Friday, Feb. 24, 1967

Inflammatory Cure

MEDICINE

CANCER

Cancer of a single small area of the skin is usually not a serious disease --X rays and surgery have achieved a cure rate of at least 98%. Yet all skin cancer cannot be lightly dismissed. Each year it claims 80,000 new victims and causes 4,000 deaths in the U.S., largely because some forms are highly malignant and remain virtually incurable. To make matters worse, the easily curable forms sometimes recur in numbers, and if they are not removed, they, too, be come lethal. For patients who have many superficial skin cancers, in which surgery or radiation is impossible or would be too disfiguring, a New York researcher described a new chemical treatment last week that is as simple as it is effective.

Familiar But Unfamiliar. The two types of cancer involved are called basal-cell and squamous-cell carcinomas, from the types of skin cells among which they are found. For patients who had widespread forms of either of these cancers, Dermatologist Edmund Klein of the Roswell Park Memorial Institute in Buffalo tried using familiar anticancer chemicals--but he used them in an unfamiliar manner.

These drugs, of which the best-known are 5-fluorouracil and methotrexate, are given by mouth or injection to get them into the bloodstream for the treatment of deep-seated tumors.
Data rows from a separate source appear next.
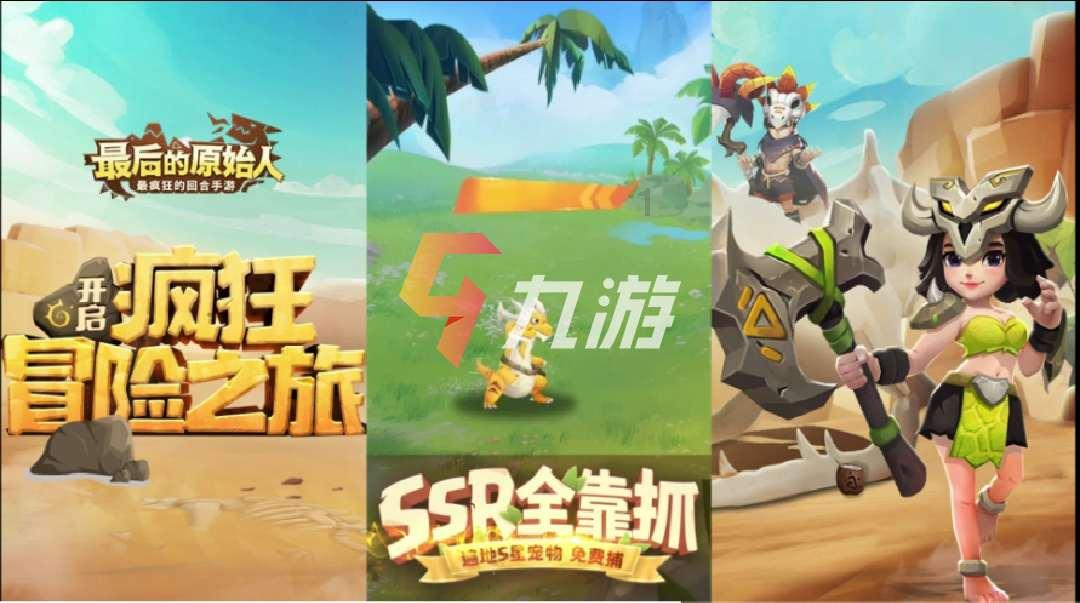 我的英雄学院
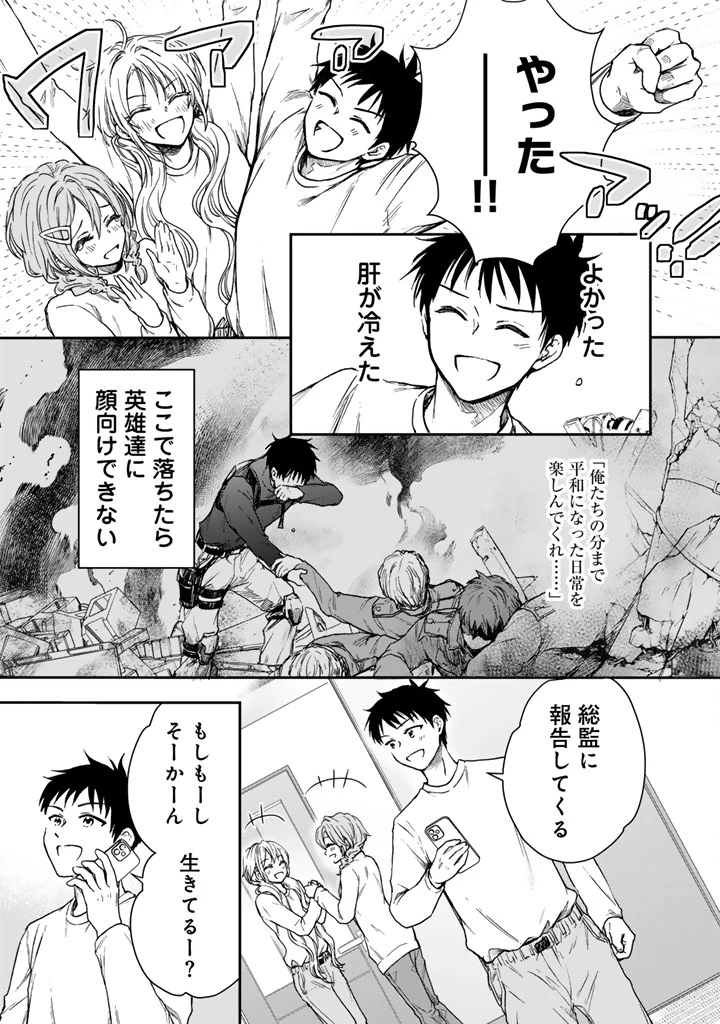 戦地から帰ってきたタカシ君。普通に高校生活を送りたい 第5.2話 - 13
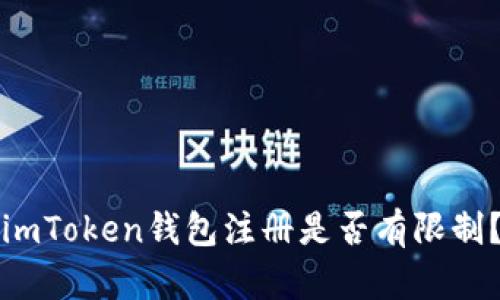 imToken钱包注册是否有限制？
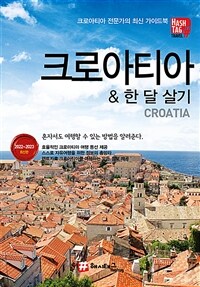 해시태그 크로아티아 한 달 살기 - 2022~2023 최신판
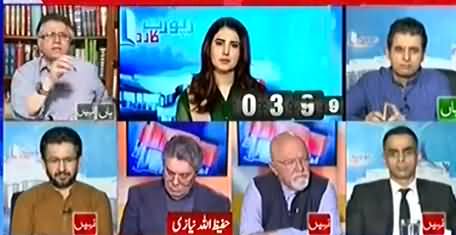 Hassan Nisar, Saleem Safi And Irshad Bhatti Comments on Fawad Chaudhry
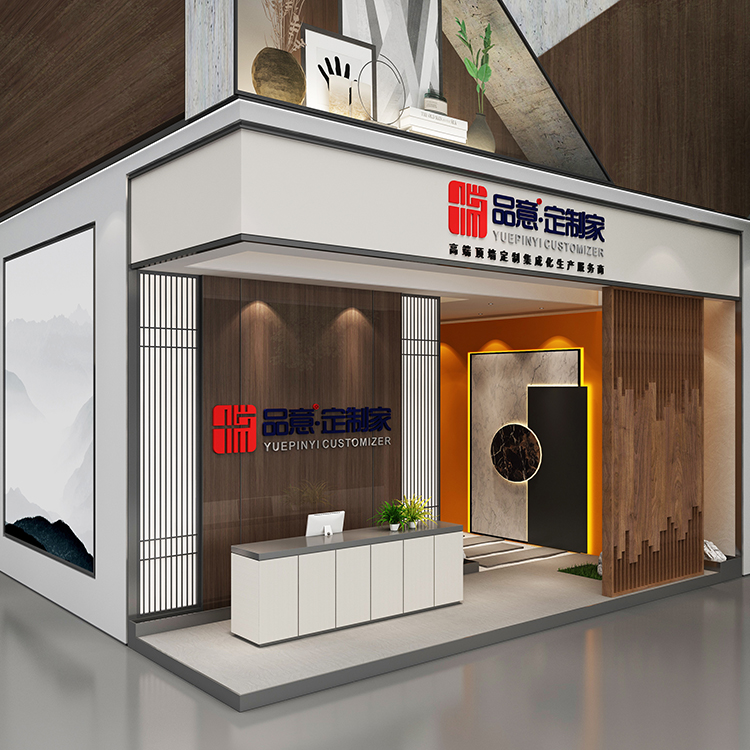 竹木墙板批发厂家直销,竹木墙板厂家认证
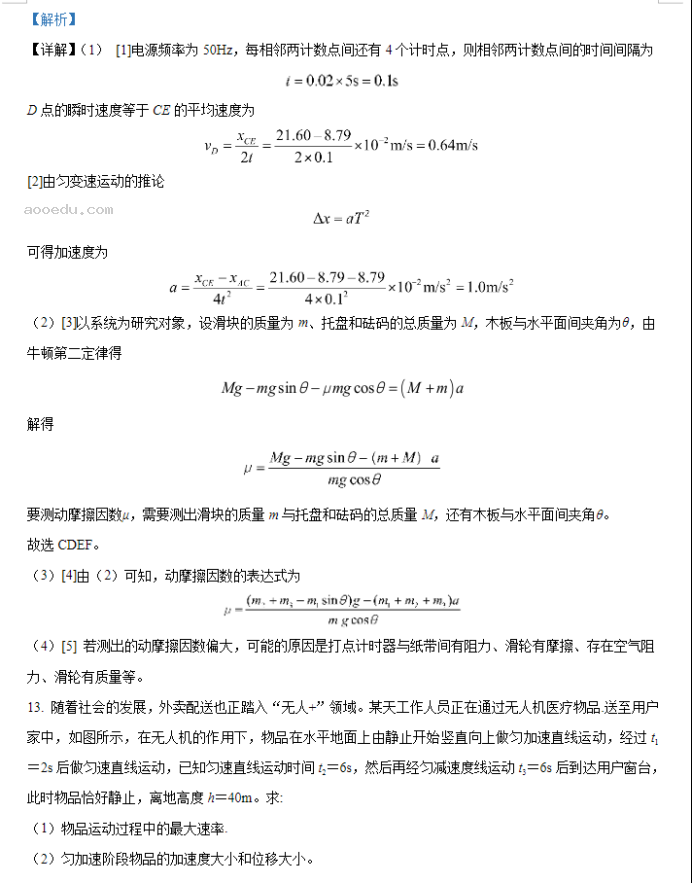 重庆拔尖强基联盟2024高三10月联考物理试题及答案解析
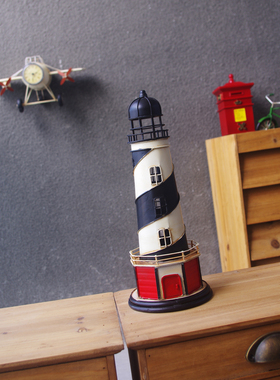 地中海风灯塔做旧儿童房装饰品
But while they kill cancer cells, they also damage many normal cells; the patient may suffer such severe side effects that their use is generally restricted to far-advanced, near-hopeless cases.

Dr. Klein figured that with localized application he could keep the drugs out of the bloodstream and use them on skin cancers without any of the dangerous side effects. Cautiously, he injected minute doses between layers of the skin, or applied the drugs in ointments and creams. From the beginning, he got an encouraging and prompt response. Furthermore, a number of the drugs he was testing seemed to sensitize the patients' skin, particularly in the cancerous areas. Subsequent applications then caused a bright red, allergic-type reaction. As the dosage was repeated, the reaction got stronger, and selectively destroyed cancer cells, leaving normal cells unharmed. The cancerous growths soon disappeared. Healthy skin grew over the areas with a minimum of scarring.

Clue to Prevention. The inflammatory reaction after a sensitizing dose is so strong, Dr. Klein told the Medical Society of the State of New York, that it even shows up cancers too minute to be detected by other means. Thus it makes prevention possible by revealing places where precancerous cell changes have just begun. The basis for this effect is not yet understood, but it is being investigated at other cancer centers where the treatment is being tested.

Dr. Klein offered two warnings. Doctors must not use the cancer-killing ointments until they are sure just what form of the disease they are dealing with. The ointments do no good against melanoma, for example, and their misuse could lead to fatal neglect of this highly malignant cancer. Nor should they be used on the patient with a single, isolated basal or squamous cell carcinoma, because these cases are treated more effectively, and more simply, by X rays or surgery.